Today is December 21 and the Navigate the Chaos question to consider is “how often do you engage in positive uncertainty?” Navigating the chaos requires an acknowledgement of all that is uncertain.

Today is uncertain. Tomorrow is uncertain. Next month is uncertain. In short, life is uncertain. Despite this level of uncertainty some people find a way to engage in what is known as positive uncertainty.

To help people better understand the new realities of career development, authors Robert Pryor and Jim Bright published The Chaos Theory of Careers: A New Perspective on Working in the Twenty-First Century. In a 2011 publication Pryor and Bright introduce the chaos theory of career development that offers individuals a blank slate upon which to transform their current self to their possible self. Transforming from one’s current self to their possible self requires a strong belief in positive uncertainty. In the preface entitled ‘Life is Uncertain’ Pryor and Bright noted:

“Uncertainty reveals limitation and limitation signals vulnerability. But it also reveals something else – something about us that is less defensive and more positive, more hopeful. If uncertainty exposes our limitations of knowledge and power, it also suggests, at least, that there may be potentials within us and possibilities around us that we may currently be unaware of but that may be awaiting us if we would but have the courage to run the gauntlet of uncertainty; that is, to risk vulnerability and failure in the quest for opportunity and achievement.”
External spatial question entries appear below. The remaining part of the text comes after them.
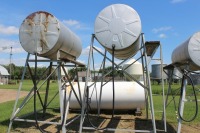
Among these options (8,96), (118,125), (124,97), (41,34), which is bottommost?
(118,125)

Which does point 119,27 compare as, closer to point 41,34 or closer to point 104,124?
point 41,34

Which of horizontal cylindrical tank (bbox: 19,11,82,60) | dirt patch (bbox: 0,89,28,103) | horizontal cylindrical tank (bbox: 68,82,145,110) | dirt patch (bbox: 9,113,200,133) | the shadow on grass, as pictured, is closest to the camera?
horizontal cylindrical tank (bbox: 19,11,82,60)

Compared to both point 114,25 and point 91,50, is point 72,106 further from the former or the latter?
point 114,25

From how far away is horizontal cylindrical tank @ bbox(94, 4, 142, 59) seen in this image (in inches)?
281

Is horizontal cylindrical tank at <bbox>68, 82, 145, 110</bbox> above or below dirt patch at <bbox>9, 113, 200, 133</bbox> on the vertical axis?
above

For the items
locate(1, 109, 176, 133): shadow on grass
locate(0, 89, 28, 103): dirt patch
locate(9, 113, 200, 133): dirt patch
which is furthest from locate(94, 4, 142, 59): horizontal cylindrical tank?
locate(0, 89, 28, 103): dirt patch

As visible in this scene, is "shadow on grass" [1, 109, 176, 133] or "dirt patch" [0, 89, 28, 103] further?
"dirt patch" [0, 89, 28, 103]

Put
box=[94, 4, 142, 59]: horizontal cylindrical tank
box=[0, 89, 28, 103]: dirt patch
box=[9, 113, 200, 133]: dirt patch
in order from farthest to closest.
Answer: box=[0, 89, 28, 103]: dirt patch → box=[9, 113, 200, 133]: dirt patch → box=[94, 4, 142, 59]: horizontal cylindrical tank

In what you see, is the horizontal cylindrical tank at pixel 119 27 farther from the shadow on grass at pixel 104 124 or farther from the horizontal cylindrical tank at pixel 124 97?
the horizontal cylindrical tank at pixel 124 97

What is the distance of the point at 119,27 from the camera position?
715cm

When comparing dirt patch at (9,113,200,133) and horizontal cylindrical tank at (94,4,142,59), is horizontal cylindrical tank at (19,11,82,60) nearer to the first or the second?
horizontal cylindrical tank at (94,4,142,59)

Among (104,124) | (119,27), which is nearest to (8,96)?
(104,124)

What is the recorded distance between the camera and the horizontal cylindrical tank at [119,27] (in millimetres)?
7137

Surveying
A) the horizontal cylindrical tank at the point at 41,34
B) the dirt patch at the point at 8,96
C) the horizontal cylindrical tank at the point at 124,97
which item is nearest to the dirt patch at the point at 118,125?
the horizontal cylindrical tank at the point at 124,97
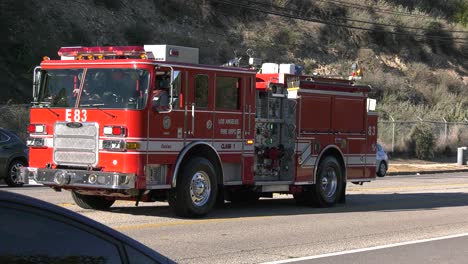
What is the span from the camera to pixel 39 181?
40.6ft

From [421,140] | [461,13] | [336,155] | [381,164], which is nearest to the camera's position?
[336,155]

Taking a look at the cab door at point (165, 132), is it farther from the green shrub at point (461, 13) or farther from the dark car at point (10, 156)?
the green shrub at point (461, 13)

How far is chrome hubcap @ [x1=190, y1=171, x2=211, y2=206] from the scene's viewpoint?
12665 millimetres

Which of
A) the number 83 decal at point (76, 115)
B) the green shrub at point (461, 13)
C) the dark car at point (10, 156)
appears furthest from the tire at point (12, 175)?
the green shrub at point (461, 13)

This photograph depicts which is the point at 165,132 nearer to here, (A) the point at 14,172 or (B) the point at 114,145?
(B) the point at 114,145

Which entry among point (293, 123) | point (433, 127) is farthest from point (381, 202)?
point (433, 127)

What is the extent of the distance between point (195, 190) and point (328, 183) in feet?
14.4

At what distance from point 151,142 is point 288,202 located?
579cm

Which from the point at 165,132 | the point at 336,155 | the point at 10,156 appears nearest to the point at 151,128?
the point at 165,132

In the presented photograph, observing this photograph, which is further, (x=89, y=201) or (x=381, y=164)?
(x=381, y=164)

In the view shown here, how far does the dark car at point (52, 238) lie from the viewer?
Result: 10.6ft

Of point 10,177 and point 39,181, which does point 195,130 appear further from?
point 10,177

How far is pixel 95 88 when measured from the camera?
40.5 ft

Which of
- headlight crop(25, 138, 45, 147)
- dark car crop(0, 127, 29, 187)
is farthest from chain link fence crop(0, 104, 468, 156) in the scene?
headlight crop(25, 138, 45, 147)
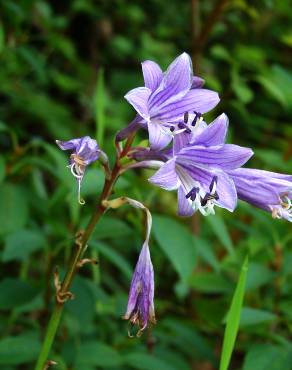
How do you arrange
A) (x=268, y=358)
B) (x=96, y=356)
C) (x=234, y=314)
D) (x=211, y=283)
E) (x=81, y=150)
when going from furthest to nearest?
(x=211, y=283) < (x=96, y=356) < (x=268, y=358) < (x=234, y=314) < (x=81, y=150)

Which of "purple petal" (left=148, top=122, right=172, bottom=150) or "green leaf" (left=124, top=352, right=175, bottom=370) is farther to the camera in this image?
"green leaf" (left=124, top=352, right=175, bottom=370)

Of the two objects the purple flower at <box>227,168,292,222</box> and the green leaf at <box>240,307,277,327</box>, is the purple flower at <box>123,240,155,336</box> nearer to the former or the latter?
the purple flower at <box>227,168,292,222</box>

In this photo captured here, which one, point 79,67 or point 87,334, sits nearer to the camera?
point 87,334

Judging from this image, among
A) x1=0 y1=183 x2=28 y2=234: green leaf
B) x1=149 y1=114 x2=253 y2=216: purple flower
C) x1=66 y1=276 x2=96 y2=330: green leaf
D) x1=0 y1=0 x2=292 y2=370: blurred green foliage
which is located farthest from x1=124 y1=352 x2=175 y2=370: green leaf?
x1=149 y1=114 x2=253 y2=216: purple flower

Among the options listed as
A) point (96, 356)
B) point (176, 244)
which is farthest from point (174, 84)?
point (96, 356)

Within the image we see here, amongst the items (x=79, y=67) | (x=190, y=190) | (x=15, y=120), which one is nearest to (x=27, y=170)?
(x=190, y=190)

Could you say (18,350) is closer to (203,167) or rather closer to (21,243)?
(21,243)

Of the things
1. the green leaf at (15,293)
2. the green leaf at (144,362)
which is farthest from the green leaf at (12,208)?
the green leaf at (144,362)

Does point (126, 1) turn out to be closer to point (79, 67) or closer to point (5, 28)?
point (79, 67)
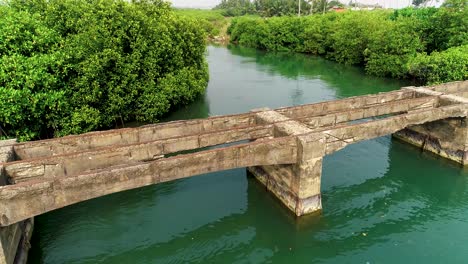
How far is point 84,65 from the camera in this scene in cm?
1678

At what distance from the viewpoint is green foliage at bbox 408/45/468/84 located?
936 inches

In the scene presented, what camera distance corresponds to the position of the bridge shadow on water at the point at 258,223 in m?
10.9

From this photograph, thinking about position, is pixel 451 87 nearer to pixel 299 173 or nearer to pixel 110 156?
pixel 299 173

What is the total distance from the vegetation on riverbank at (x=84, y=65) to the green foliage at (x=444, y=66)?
18.1 metres

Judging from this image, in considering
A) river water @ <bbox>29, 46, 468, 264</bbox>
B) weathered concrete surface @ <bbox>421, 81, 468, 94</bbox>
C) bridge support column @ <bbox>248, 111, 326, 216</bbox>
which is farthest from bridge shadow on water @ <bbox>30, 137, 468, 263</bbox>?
weathered concrete surface @ <bbox>421, 81, 468, 94</bbox>

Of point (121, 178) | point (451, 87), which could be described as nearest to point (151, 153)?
point (121, 178)

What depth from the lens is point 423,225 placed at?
40.2 feet

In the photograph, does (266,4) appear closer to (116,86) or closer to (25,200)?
(116,86)

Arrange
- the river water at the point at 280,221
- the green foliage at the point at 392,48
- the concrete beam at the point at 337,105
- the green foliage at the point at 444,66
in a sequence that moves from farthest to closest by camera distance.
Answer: the green foliage at the point at 392,48 < the green foliage at the point at 444,66 < the concrete beam at the point at 337,105 < the river water at the point at 280,221

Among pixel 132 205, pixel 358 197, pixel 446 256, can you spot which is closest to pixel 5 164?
pixel 132 205

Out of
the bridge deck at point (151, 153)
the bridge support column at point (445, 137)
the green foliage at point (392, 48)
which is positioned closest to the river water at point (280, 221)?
the bridge support column at point (445, 137)

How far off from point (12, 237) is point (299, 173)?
8.45 meters

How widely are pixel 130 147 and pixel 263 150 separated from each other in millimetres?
4173

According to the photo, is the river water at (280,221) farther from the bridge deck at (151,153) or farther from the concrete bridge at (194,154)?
the bridge deck at (151,153)
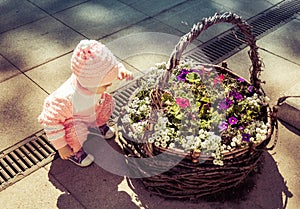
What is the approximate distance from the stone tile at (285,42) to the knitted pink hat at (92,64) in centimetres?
246

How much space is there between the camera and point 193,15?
5.05 metres

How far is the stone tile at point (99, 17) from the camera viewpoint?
4.73 m

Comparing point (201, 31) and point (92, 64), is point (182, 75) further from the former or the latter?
point (92, 64)

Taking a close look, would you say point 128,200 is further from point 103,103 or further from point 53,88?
point 53,88

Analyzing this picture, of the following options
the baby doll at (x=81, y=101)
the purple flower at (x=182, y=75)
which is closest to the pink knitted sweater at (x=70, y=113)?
the baby doll at (x=81, y=101)

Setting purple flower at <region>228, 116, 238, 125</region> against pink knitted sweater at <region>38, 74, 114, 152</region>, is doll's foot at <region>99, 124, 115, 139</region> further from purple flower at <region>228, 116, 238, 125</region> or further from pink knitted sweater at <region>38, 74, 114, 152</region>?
purple flower at <region>228, 116, 238, 125</region>

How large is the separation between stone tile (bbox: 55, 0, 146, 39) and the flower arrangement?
1.60 meters

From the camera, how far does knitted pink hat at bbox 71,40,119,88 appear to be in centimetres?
265

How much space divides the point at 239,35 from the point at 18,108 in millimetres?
2721

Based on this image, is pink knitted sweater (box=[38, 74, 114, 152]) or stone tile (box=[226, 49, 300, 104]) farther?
stone tile (box=[226, 49, 300, 104])

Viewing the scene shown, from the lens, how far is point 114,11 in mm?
5098

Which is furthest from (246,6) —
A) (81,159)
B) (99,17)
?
(81,159)

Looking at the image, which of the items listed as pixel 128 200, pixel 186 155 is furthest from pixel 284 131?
pixel 128 200

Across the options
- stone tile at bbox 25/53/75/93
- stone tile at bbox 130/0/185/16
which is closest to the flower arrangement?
stone tile at bbox 25/53/75/93
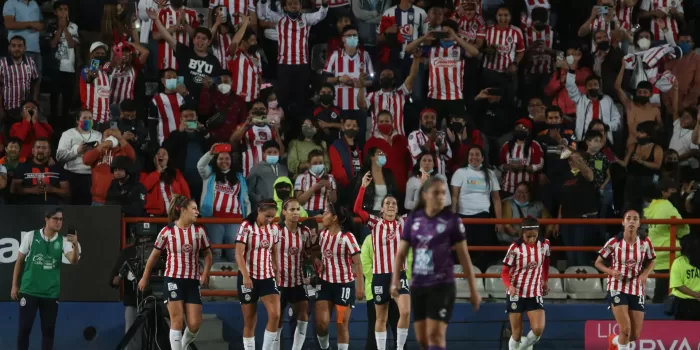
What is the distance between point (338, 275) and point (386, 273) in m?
0.62

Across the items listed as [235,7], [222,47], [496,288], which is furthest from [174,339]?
[235,7]

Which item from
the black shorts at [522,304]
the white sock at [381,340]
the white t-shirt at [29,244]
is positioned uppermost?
the white t-shirt at [29,244]

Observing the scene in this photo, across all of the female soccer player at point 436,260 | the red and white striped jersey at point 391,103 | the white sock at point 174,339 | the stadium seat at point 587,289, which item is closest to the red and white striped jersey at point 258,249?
the white sock at point 174,339

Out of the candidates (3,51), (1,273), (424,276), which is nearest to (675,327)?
(424,276)

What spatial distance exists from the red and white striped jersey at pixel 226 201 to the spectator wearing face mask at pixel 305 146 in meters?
1.03

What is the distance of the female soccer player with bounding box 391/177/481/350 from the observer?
11.9m

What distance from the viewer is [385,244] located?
52.6 ft

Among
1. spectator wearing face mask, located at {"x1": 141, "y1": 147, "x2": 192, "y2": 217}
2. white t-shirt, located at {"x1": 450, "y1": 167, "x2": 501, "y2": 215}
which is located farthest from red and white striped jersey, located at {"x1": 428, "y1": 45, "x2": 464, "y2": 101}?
spectator wearing face mask, located at {"x1": 141, "y1": 147, "x2": 192, "y2": 217}

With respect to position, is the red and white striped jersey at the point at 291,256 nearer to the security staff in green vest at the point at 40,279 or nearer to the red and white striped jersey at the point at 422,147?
the security staff in green vest at the point at 40,279

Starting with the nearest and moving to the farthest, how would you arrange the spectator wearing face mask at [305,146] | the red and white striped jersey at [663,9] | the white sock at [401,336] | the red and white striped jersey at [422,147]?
the white sock at [401,336] < the spectator wearing face mask at [305,146] < the red and white striped jersey at [422,147] < the red and white striped jersey at [663,9]

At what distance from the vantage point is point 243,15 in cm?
2053

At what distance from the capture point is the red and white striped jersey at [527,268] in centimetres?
1638

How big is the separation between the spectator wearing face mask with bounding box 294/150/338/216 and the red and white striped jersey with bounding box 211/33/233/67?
319 cm

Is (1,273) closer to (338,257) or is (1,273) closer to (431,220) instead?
(338,257)
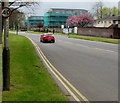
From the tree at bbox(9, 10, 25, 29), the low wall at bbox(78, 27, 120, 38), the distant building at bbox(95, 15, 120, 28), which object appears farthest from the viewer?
the distant building at bbox(95, 15, 120, 28)

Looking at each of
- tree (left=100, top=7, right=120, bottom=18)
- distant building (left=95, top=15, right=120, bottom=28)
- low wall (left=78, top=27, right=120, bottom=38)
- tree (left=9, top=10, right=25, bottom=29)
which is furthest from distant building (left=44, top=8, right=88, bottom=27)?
low wall (left=78, top=27, right=120, bottom=38)

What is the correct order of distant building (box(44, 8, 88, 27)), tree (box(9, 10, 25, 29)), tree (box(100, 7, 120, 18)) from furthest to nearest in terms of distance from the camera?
distant building (box(44, 8, 88, 27)) < tree (box(100, 7, 120, 18)) < tree (box(9, 10, 25, 29))

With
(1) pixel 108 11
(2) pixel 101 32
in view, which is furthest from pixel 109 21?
(2) pixel 101 32

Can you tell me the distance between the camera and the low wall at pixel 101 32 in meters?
50.0

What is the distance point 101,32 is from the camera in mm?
55250

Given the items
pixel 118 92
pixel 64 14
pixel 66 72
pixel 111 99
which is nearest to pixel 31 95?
pixel 111 99

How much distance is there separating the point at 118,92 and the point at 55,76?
342 centimetres

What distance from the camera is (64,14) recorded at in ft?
482

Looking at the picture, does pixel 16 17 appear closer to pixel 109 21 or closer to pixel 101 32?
pixel 101 32

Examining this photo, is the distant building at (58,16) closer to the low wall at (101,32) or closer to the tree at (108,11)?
the tree at (108,11)

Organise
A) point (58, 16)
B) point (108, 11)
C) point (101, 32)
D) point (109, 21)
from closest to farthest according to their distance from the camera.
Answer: point (101, 32) < point (109, 21) < point (108, 11) < point (58, 16)

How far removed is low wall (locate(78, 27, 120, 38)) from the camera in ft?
164

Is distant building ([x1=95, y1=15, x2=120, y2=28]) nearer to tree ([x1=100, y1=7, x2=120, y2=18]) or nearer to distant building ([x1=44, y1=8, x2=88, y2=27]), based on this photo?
tree ([x1=100, y1=7, x2=120, y2=18])

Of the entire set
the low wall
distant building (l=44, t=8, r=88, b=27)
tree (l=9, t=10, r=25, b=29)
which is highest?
distant building (l=44, t=8, r=88, b=27)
To deal with positive uncertainty, which involves complexity, change, and chance, researcher H.B. Gelatt identified four major paradoxes that successful people who have navigated the chaos understand as they move forward in their career decision-making process:

  • Be focused and flexible about what you want

  • Be aware and wary about what you know

  • Be objective and optimistic about what you believe

  • Be practical and magical about what you do

These four paradoxes are routinely practiced by anyone navigating the chaos. Being focused is a must but if are stiff you may miss out in opportunities that require you to be open minded, flexible, or amendable to a new idea.

Positive uncertainty is compatible with the new science and beliefs of today’s society and incompatible with yesterday’s decision dogma. It involves ambiguity and paradox because the future is full of ambiguity and paradox. In the future, it will help to realize that one does not know some things, cannot always see what is coming, and frequently will not be able to control it. Successful people remain positive amidst the uncertainty to create options as it allows them to act when one is uncertain about what they are doing.

In a July 2015 article published in Forbes entitled "Why Embracing Uncertainty Is Critical To Your Success," Margie Warrell wrote “Throughout our careers and lives we must continually assess whether we are letting our fear of the unknown keep us from taking the actions to move us forward. If you are not sure whether it is, then ask yourself what you would do if you were not afraid of failing. The first answer that pops into your head will point you in a direction you need to go, albeit an uncertain one.”

To step into the unknown, you will need to be comfortable with both taking a risk and the uncertainty involved with the situation. As discussed elsewhere in other Navigate the Chaos posts anyone that has ever achieved any level of success had to learn firsthand the words of President John F. Kennedy “Nothing worthwhile has ever been accomplished with a guarantee of success.” Navigating the Chaos has no guarantee. Know that as you try one strategy after another.

As Warrell noted “Too often we interpret our failure's as permanent inadequacies on our part and use them as an excuse to stick to what we know we're good at.” Yet, as Dr. Martin Seligman, the founder of positive psychology once said, “It’s not our failures that determine our future success, but how we explain them to ourselves.”

  • How often do you engage in positive uncertainty?

  • How often are you focused and flexible about what you want?

  • How often are you aware and wary about what you know?

  • How often are you objective and optimistic about what you believe?

  • How often are you practical and magical about what you do?

  • How often do you reflect upon how you explain your failures to yourself?